その答えは王宮における政治闘争。対する相手は次期国王、アニスの弟であるアルガルド。そして、その争いに巻き込まれる不幸な少女、それこそがユフィが迫害される原因となった薄幸の令嬢、レイニである。
そもそも何故、レイニはあんなにも持て囃されたのか? 何故悉くが彼女の味方となったのか?
その答えは彼女の心臓へと隠された魔石、そして血筋。彼女の正体は古来より伝わる伝説の化物にして狂気の産物の忘れ形見、吸血鬼であった。
吸血鬼としての力、それは認識の刷り込みに近い魅了の力。その力を狙い、迫りくるアルガルド。アニスと始めるのは、国の行方を賭けた不器用な姉弟の本気の喧嘩。
何故、彼は道を誤ったのか。何故彼は狂ったのか。そこに込められていたのは、世界への呪い。そして誰にも言えなかった慟哭だ。
そう、彼は誰よりもアニスの近くにいた。奇天烈として忌まれるも注目され人望を集めていた彼女の側に、「いてしまった」。
「君にとって、魔法って何?」
「呪いだよ、姉上」
彼には魔法の才があった。姉にはない魔法の才が。だけど、それだけだった。彼には他に何もなかった。

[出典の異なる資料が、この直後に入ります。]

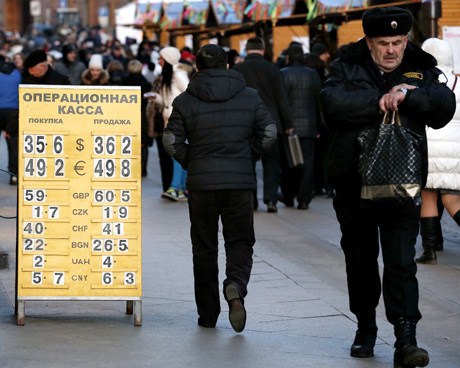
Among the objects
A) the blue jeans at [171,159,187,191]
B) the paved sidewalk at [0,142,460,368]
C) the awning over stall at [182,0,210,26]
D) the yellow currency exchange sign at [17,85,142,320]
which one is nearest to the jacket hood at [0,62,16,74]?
the blue jeans at [171,159,187,191]

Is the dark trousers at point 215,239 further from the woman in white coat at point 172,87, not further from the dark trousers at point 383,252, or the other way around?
the woman in white coat at point 172,87

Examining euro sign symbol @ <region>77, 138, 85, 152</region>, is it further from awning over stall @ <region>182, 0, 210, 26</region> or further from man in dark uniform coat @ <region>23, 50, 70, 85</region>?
awning over stall @ <region>182, 0, 210, 26</region>

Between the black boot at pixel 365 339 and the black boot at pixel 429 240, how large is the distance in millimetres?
3619

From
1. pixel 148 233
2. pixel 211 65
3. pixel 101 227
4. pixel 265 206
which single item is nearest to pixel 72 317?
pixel 101 227

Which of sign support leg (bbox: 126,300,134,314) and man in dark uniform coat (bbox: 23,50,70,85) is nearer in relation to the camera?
sign support leg (bbox: 126,300,134,314)

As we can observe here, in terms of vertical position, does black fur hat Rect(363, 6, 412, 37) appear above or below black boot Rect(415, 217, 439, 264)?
above

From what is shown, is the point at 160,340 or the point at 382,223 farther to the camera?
the point at 160,340

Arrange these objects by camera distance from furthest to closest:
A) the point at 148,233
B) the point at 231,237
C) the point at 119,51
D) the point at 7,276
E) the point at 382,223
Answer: the point at 119,51 < the point at 148,233 < the point at 7,276 < the point at 231,237 < the point at 382,223

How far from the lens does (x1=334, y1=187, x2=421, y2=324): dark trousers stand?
6.27 m

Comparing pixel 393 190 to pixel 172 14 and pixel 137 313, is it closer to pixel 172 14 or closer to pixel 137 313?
Answer: pixel 137 313

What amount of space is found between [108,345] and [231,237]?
1.10 meters

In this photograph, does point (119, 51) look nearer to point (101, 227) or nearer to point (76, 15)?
point (101, 227)

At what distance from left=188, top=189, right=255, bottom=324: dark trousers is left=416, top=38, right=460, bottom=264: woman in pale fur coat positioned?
9.91 feet

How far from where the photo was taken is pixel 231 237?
7410mm
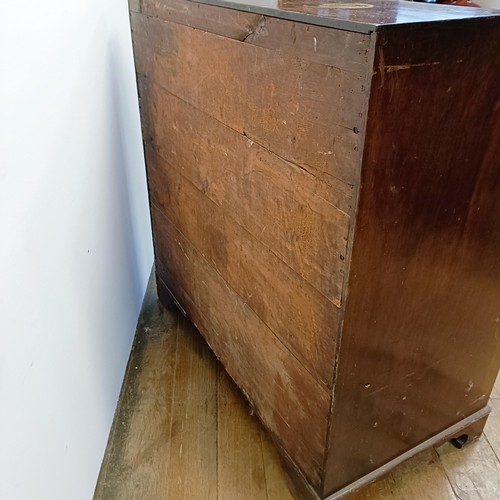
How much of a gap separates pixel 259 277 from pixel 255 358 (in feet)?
0.67

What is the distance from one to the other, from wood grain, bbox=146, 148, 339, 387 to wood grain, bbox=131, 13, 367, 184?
0.63 feet

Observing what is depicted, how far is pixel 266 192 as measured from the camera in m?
0.84

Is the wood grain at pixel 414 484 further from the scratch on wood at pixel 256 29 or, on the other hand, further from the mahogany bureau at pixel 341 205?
the scratch on wood at pixel 256 29

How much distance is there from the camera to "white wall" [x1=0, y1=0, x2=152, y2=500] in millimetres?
689

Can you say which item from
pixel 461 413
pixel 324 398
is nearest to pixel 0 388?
pixel 324 398

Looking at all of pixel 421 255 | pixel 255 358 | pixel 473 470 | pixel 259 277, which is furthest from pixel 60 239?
pixel 473 470

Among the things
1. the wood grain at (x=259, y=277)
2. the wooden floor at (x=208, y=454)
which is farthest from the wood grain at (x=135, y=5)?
the wooden floor at (x=208, y=454)

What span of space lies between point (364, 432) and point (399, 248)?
1.21 ft

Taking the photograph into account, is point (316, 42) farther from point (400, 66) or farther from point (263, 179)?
point (263, 179)

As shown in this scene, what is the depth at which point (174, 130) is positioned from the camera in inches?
44.3

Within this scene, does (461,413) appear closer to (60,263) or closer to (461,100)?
(461,100)

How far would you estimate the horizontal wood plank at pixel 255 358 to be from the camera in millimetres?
912

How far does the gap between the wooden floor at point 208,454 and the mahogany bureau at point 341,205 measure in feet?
0.28

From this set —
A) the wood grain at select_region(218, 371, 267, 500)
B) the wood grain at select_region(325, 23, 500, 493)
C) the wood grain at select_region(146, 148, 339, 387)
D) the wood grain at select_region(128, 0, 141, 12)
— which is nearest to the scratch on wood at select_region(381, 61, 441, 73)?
the wood grain at select_region(325, 23, 500, 493)
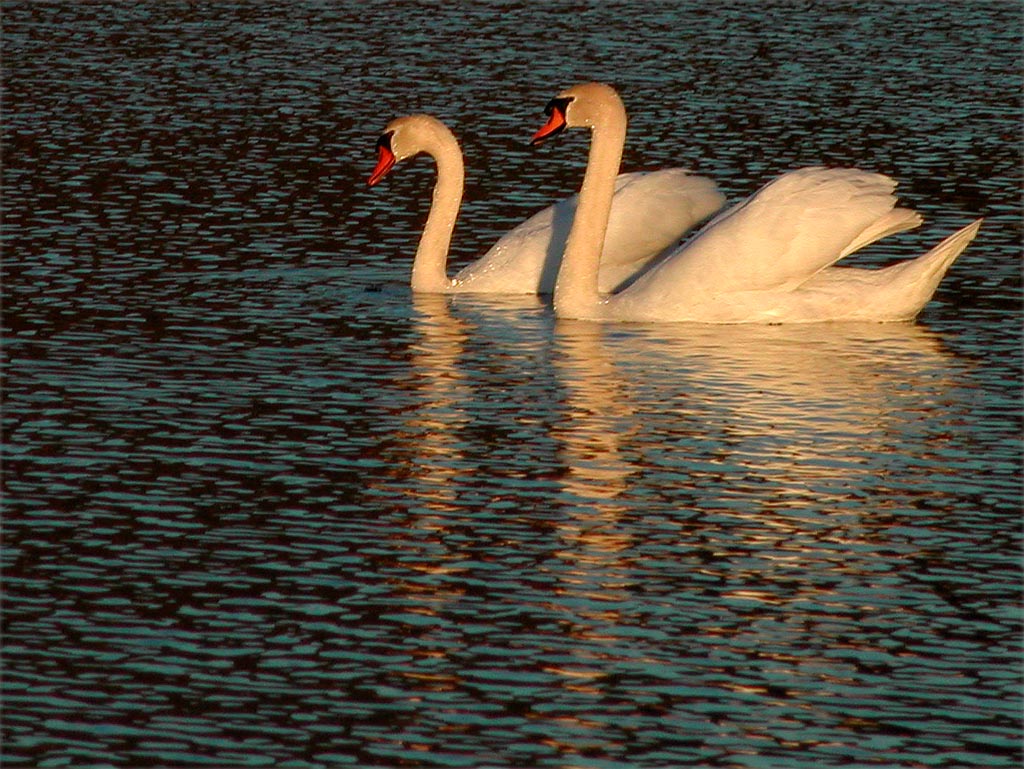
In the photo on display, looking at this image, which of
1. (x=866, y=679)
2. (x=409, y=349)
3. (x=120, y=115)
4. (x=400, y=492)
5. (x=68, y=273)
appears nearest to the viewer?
(x=866, y=679)

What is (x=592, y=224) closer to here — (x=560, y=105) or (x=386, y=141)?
(x=560, y=105)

ユフィが側にいた、だけど自分が釣り合っているのは王子だったから。
アニスという異端の天才の背を追う度に見せつけられた、自分には才なんてない事を。
「俺は最初から幸せを手にする権利もなかったということか!」
「俺など、生まれてこなければよかった」
「姉上・・・・・・なりたい者に、なれないのは辛いなぁ・・・・・・!」
血も地位も、伝統も魔法も。彼を支えるのは継がれてきたものだけで。
なりたい者にはなれず、自分に出来るのはただ次代に続かせる事だけで。
彼は誰よりも不器用だった。そして、誰よりも不幸だったのだろう。
そう、アニスという転生者は確かに世界を進ませる鍵であり、革新を生む光だ。だけど同時に光は影を呼ぶ。そして影は光に消され消えていく。いい事ばかりではない、悪い事をこの巻では描いており、悲喜劇として描かれた姉弟喧嘩が何かを考えさせてくれるだろう巻である。
一巻とセットとなる内容なので、是非読んでほしい次第である。